* [SELECTED EXCERPT]:

------------------------------------------------------------

Above is the srv32 Architecture, it has two memory system, instruction memory and the data memory.
Thus we adding two Level 1 Caches to the CPU, namely the Instruction Cache and the Data Cache. Both utilize a 2-Way Set Associative Mapping method to map. The cache replacement policies we choose is LRU (Least Recently Used Cache). The System Architecture is as shown in the figure below.
### System Architecture

In this project, the Cache I/O is based on the srv32 cpu, with some modifications. Due to the 2-Way associative mapping, the Cache design includes two banks, each containing 32 blocks. Each block has its own Tag and Valid bit. Therefore, the designed Cache has a 64-bit valid signal internally, representing the validity of the 32 blocks in each bank. The following diagrams illustrates the hardware architecture of the Cache for this project.
### Cache Architecture

### Cache Specification
- Cache size : 1 kB
- 2-Way set associative mapping
- Cache replacement policies
- LRU (Least Recently Used Cache)
- Block size (cache line size)
- 16Byte == 128bit (4 words)
- Entry : 32
- Tag Array Structure

- Data Array Structure

# Cache controller & state diagram
### Instruction Cache

The figure above shows the state diagram of the Instruction Cache controller designed for this project. Upon receiving the rst signal, the controller transitions to the IDLE state. When a CPU access request to the Instruction Memory is received, the controller transitions to the READ_HIT state to determine whether the accessed address matches the tag stored in the Cache. If the tag matches and the Valid bit of the corresponding block is 1, it is considered a hit; otherwise, it is a miss. This state lasts for only one cycle.
If it is determined to be a hit, the temporarily stored value in the Cache is returned to the CPU. Each Cache block is 128 bits, so the word to be returned to the CPU is determined based on address[3:2]. If it is determined to be a miss, the controller transitions to the READ_AXI state.
In the event of a Read Miss, the controller employs a Read Allocate policy, requiring communication with the SRAM to fetch the requested data along with three additional pieces of data (since the block size is 128 bits). When all four pieces of data have been sequentially written into the Cache block, the read operation is completed, and the controller transitions to the READ_DONE state.

------------------------------------------------------------

* [PROVIDED MATERIAL]:
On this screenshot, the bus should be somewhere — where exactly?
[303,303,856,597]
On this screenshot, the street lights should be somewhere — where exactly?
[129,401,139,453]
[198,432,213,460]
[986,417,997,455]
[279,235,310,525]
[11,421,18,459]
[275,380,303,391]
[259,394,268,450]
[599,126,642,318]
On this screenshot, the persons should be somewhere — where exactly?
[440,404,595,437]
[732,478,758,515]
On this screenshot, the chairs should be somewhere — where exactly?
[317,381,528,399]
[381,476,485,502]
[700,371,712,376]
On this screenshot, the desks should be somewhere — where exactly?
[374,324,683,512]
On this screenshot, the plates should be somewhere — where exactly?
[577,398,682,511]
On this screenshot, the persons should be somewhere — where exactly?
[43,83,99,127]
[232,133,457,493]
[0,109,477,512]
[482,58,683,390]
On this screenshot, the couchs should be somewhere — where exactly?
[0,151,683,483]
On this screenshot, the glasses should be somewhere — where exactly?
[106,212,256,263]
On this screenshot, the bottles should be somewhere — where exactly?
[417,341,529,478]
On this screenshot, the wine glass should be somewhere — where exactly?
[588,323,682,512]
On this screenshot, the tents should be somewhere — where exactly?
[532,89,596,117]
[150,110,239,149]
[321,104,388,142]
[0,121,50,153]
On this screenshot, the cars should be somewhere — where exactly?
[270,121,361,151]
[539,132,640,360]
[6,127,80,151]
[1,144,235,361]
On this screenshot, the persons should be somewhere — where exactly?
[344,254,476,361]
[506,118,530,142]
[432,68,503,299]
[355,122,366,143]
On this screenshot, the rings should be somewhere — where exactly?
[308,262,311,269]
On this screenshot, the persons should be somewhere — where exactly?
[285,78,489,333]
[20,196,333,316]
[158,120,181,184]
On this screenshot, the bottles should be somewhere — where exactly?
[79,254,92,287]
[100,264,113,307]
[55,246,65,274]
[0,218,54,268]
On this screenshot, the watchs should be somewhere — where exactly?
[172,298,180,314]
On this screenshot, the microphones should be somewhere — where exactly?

------------------------------------------------------------

* [THE TASKS]:
a) In the srv32 cache write-up, which address bits determine the word returned to the CPU on a hit?
b) Write the next part of the srv32 cache write-up, picking up after its last sentence.

* [EXPECTED OUTPUTS]:
a) address[3:2]

b)
### Data Cache

The figure above illustrates the state machine of the aata Cache controller designed for this project. The design process is generally similar to that of the Instruction Cache, with the main difference being that the aata Cache must handle both read and write operations, whereas the Instruction Cache only needs to handle read operations. Therefore, the state machine for the Data Cache includes two additional states, WRITE_HIT and WRITE_CACHE, to manage write operations to the Data Memory.
Initially, the system remains in the IDLE state, waiting for the CPU to issue a core_req. Upon receiving a core_req, the system uses the core_write signal to determine whether the operation is a write. If it is a write operation, the system transitions to the WRITE_HIT state to determine whether it is a Write Hit. In the case of a Write Miss, the system notifies the CPU to update the value in the data Memory and simultaneously updates the value in the Cache. The system then returns to the IDLE state to await the next access request from the CPU, ensuring that the data is successfully written before allowing the CPU to proceed.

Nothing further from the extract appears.